» **Task description**:
Collect each line of the records containing the string "difw".

» **Given entries**:
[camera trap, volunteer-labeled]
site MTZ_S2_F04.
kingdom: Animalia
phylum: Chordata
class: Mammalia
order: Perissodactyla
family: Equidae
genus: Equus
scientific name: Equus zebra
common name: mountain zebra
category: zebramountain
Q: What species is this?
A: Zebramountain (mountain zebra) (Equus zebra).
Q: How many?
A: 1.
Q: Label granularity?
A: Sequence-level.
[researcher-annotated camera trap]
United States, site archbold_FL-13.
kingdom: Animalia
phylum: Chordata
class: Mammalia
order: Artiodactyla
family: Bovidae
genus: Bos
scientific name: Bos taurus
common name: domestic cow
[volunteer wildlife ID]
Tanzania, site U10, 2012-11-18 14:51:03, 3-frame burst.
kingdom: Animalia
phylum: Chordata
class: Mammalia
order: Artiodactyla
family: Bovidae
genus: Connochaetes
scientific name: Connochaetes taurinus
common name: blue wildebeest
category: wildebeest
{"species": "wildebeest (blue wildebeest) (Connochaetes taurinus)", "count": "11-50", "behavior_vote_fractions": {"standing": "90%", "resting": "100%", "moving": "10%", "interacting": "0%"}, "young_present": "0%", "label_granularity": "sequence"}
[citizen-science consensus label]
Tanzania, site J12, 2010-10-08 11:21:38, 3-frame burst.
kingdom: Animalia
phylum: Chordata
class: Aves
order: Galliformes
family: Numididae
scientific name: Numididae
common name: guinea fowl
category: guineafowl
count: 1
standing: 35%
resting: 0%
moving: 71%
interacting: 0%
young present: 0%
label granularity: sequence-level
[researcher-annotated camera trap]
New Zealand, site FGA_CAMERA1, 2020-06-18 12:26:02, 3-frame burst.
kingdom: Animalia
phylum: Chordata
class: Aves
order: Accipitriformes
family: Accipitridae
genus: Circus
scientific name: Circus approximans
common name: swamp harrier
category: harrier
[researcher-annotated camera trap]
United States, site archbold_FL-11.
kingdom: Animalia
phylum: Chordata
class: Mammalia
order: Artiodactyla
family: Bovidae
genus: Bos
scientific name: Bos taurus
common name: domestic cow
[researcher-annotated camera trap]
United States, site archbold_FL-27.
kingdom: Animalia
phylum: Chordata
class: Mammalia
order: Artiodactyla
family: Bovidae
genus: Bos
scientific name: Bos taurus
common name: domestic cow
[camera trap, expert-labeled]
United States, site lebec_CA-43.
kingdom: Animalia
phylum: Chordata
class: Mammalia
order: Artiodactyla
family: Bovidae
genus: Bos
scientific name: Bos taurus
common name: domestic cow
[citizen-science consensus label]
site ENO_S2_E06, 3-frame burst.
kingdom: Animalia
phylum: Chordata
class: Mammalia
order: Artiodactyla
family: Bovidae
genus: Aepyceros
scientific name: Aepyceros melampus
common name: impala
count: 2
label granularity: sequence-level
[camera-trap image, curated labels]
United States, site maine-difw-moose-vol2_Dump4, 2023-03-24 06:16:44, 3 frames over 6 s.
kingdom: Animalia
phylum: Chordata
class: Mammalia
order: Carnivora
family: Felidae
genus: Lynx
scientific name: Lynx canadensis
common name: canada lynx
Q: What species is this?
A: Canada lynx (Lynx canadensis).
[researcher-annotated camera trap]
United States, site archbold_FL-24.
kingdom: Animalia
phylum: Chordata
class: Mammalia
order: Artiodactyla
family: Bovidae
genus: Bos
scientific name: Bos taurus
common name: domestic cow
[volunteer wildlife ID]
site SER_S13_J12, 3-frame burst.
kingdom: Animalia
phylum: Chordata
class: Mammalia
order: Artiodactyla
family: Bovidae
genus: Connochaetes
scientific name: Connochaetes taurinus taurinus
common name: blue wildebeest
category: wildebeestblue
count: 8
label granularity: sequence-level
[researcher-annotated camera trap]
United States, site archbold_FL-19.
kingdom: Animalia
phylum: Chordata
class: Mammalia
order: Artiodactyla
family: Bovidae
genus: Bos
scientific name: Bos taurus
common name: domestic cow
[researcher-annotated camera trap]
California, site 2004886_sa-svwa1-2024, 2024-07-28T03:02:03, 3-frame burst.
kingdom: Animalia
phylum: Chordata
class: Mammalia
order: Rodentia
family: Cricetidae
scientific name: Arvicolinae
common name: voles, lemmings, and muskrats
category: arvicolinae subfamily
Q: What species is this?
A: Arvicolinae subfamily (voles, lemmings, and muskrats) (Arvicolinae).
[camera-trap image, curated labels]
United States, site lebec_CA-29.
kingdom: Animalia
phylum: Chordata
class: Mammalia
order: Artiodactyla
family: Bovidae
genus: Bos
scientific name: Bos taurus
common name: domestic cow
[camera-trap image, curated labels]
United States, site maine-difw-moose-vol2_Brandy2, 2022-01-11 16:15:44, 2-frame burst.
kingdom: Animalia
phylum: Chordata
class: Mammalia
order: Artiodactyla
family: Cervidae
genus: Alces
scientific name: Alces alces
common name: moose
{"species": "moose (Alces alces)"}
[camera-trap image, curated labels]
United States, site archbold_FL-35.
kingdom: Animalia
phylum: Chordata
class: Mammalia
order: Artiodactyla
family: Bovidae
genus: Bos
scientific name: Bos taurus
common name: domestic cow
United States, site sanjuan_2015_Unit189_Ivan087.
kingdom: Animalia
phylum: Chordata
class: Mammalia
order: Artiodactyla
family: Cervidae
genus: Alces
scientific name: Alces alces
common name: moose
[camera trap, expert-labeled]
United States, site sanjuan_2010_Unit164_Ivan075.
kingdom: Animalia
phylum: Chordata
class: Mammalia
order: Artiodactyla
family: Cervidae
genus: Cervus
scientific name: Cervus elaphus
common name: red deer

» **Response to the exercise**:
United States, site maine-difw-moose-vol2_Dump4, 2023-03-24 06:16:44, 3 frames over 6 s.
United States, site maine-difw-moose-vol2_Brandy2, 2022-01-11 16:15:44, 2-frame burst.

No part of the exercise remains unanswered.